[Items from a dataset]
== == ==
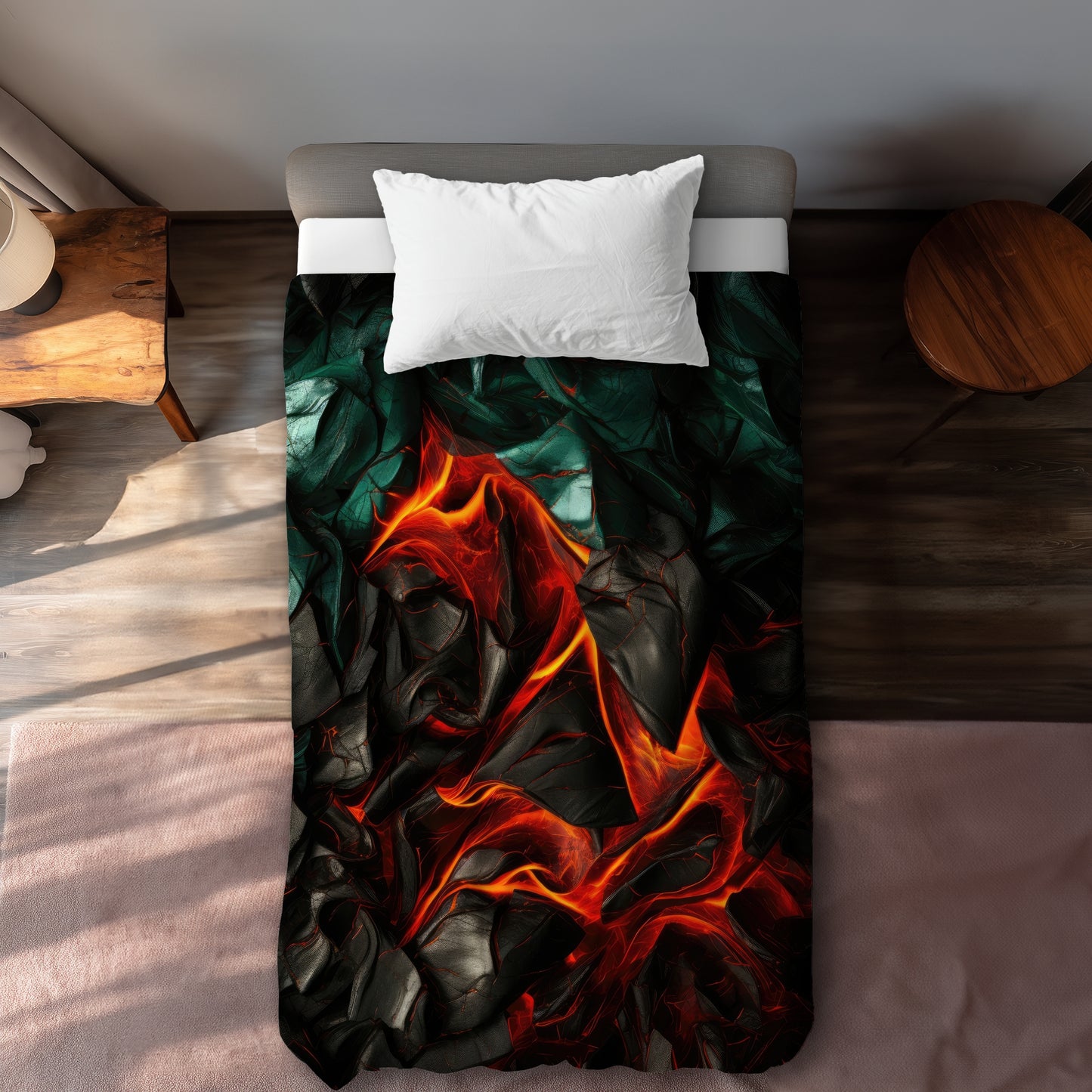 Imminent Rupture Red Duvet Cover | Home Decor Essentials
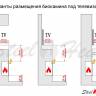 Топливный блок SteelHeat LINE GLASS 800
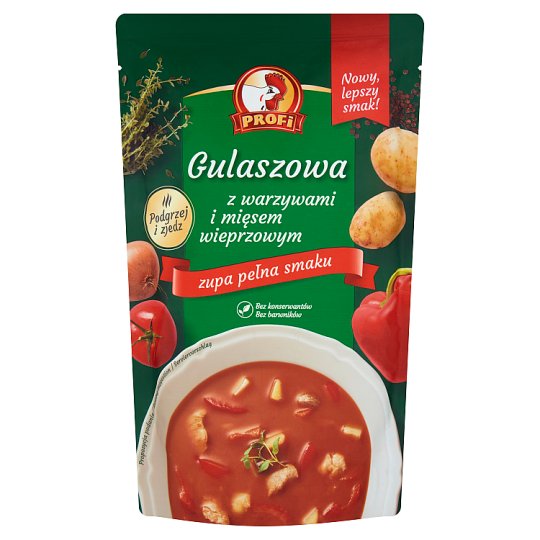 Profi Goulash Soup with Vegetables and Pork Meat 450 g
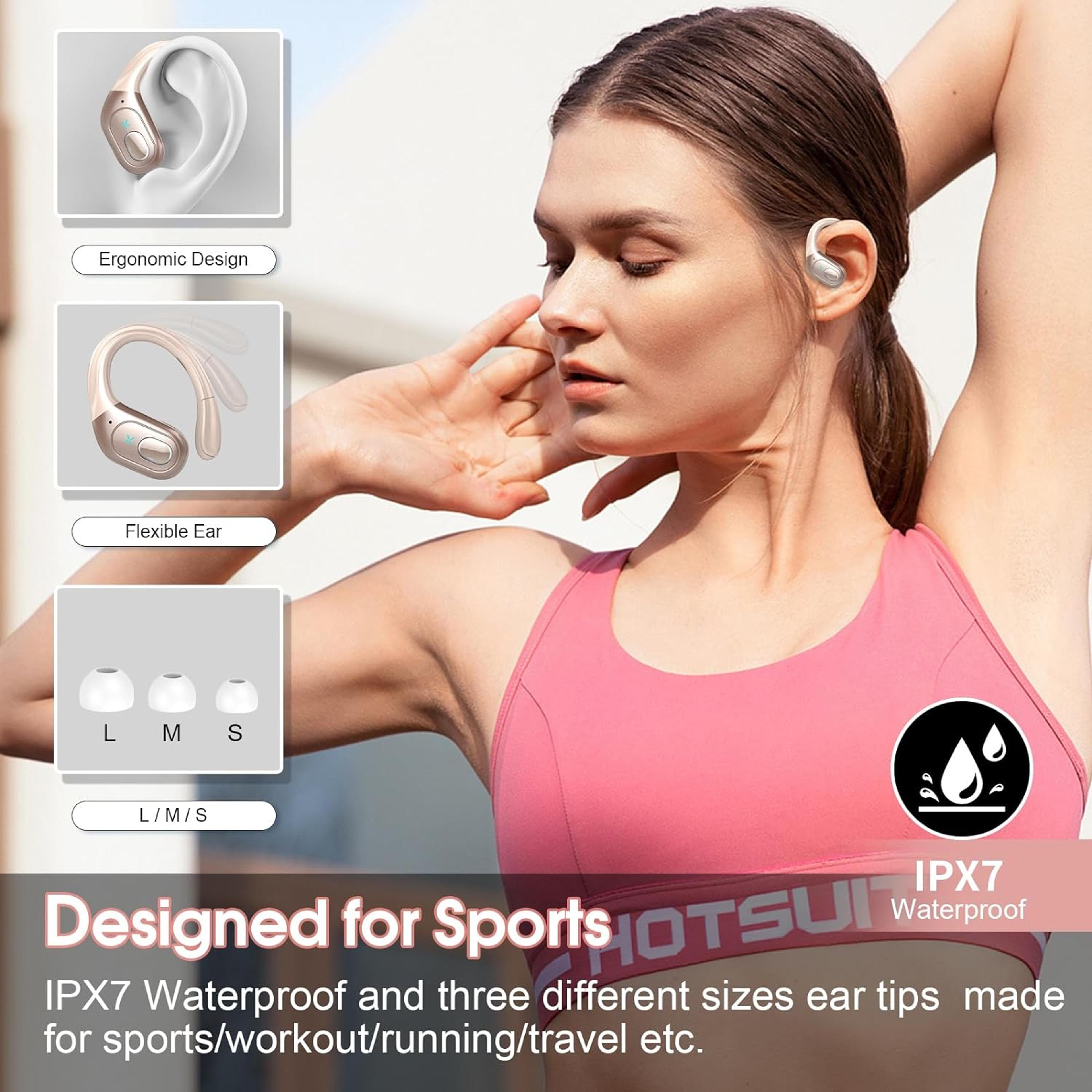 VoltBeat Bluetooth Earbuds With 75H Playtime Wireless Earbuds IPX7 Waterproof Sports Headphones 3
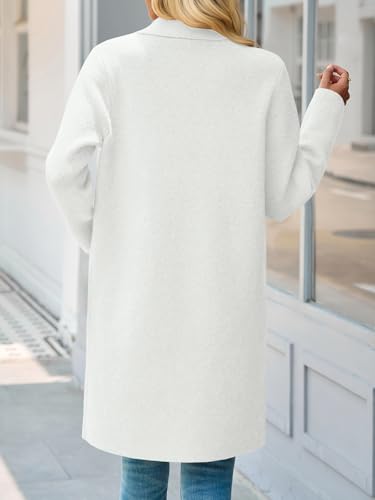 Saodimallsu Womens Long Cardigan Sweaters Open Front Knit Dressy Casual Chunky Lapel Coatigan Fall Sweater Blazer Coats - Thumbnail 5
== == ==
What needs to be done> Write out, word for word, the lines running from the one containing "Profi Goulash Soup" to the end of the data above; the pictures are to be left out.

Exercise result>
 Profi Goulash Soup with Vegetables and Pork Meat 450 g
 VoltBeat Bluetooth Earbuds With 75H Playtime Wireless Earbuds IPX7 Waterproof Sports Headphones 3
 Saodimallsu Womens Long Cardigan Sweaters Open Front Knit Dressy Casual Chunky Lapel Coatigan Fall Sweater Blazer Coats - Thumbnail 5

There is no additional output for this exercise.